Dr. Page is among a growing number of scientists who share the general view that natural solar and oceanic cycles are mostly driving the climate, just as they always have in the past.

Warming has already peaked, cooling ahead

And as a result, Dr. Page believes that the millennial temperature cycle peaked at about 2003/4 and the earth is now in a cooling trend, which will last until about 2650.
...
He also estimates the timing and amplitude of the coming cooling, writing: “If the real climate outcomes follow a trend which approaches the near term forecasts of his working hypothesis, the divergence between the IPCC forecasts and those projected by his paper will be so large by 2021 as to make the current, supposedly actionable, level of confidence in the IPCC forecasts untenable.”

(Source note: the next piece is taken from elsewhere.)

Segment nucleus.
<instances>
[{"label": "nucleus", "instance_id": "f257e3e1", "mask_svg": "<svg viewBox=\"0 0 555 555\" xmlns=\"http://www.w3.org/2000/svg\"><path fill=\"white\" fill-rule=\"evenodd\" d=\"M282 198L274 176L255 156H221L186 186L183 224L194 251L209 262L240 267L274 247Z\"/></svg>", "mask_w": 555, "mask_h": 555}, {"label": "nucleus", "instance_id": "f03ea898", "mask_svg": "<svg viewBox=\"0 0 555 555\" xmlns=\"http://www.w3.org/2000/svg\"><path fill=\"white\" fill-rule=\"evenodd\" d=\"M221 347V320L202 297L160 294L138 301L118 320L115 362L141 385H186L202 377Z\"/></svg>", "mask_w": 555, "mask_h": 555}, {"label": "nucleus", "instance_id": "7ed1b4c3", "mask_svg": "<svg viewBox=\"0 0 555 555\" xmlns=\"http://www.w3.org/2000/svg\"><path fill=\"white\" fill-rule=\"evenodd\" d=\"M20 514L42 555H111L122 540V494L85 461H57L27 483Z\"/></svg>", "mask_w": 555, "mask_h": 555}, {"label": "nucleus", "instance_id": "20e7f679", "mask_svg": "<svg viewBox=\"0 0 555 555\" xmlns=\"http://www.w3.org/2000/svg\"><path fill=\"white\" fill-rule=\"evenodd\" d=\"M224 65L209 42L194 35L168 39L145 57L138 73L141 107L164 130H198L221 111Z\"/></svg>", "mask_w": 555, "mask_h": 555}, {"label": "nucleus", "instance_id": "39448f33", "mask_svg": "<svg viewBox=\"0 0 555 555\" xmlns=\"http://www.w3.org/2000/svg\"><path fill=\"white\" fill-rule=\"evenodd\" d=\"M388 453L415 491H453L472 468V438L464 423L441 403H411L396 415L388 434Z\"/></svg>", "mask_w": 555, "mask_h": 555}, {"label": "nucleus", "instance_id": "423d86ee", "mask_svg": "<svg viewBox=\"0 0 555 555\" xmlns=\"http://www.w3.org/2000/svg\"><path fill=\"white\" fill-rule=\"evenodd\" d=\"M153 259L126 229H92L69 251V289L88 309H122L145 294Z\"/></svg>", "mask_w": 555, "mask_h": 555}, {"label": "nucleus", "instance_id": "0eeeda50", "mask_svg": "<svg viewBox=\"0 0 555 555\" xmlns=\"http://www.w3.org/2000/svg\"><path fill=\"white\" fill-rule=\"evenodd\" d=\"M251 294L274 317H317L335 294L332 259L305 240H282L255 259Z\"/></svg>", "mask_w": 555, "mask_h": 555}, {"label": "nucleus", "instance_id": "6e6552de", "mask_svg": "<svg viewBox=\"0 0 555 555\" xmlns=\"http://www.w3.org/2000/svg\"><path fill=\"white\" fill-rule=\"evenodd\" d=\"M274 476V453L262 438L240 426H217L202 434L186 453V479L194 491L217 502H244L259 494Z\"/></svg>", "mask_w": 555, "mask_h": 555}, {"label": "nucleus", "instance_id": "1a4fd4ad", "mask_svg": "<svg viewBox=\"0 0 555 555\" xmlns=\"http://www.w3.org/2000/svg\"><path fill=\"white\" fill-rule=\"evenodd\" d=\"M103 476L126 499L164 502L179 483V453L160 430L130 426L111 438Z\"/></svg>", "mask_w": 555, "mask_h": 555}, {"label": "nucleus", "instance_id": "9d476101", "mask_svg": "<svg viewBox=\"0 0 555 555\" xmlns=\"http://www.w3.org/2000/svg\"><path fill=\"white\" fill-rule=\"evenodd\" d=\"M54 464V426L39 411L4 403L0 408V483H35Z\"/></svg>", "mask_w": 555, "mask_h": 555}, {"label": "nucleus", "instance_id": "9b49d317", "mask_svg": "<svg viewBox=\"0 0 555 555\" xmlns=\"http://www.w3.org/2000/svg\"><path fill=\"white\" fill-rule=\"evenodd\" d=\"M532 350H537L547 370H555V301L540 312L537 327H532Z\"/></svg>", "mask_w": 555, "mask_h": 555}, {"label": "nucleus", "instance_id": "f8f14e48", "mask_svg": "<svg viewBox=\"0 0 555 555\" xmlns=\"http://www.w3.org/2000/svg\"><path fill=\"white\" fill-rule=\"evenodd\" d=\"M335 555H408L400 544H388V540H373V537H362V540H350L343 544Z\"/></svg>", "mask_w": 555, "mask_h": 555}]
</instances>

NoTricksZone: More Research Points To “Temperature Decline In The Coming Decades And Centuries”

Dec 15, 2017 at 8:05 PM | Registered CommenterRobert Christopher

The impact of changes in solar activity on Earth’s climate was up to seven times greater than climate models suggested according to new research published today in Nature Communications.
Researchers have claimed a breakthrough in understanding how cosmic rays from supernovas react with the sun to form clouds, which impact the climate on Earth.

The findings have been described as the “missing link” to help resolve a decades long controversy that has big implications for climate science.
GWPF: New Study: Cosmic Rays, Solar Activity Have Much Greater Impact On Earth's Climate Than Climate Models Suggest

Dec 19, 2017 at 12:27 PM | Registered CommenterRobert Christopher

From the paper.

"From 2015 on, the decadal cooling trend is temporally obscured in the UAH temperature data by the recent El Nino. The El Nino peaked in February 2016. Thereafter to the end of 2019 we might reasonably expect a cooling at least as great as that seen during the 1998 El Nino decline in Fig. 4, or about 0.9 C."

This is the UAH data he is discussing.

His prediction means that the individual months in 2020 and their 13 month average, the red line on the graph, should be below 0 on the graph. Nice to see an easily testable prediction which can be shown or falsified. See you in three years time.

Dec 19, 2017 at 7:21 PM | Unregistered CommenterEntropic man

The impact of changes in solar activity on Earth’s climate was up to seven times greater than climate models suggested according to new research published today in Nature Communications.

I've read the paper. It makes no such claim.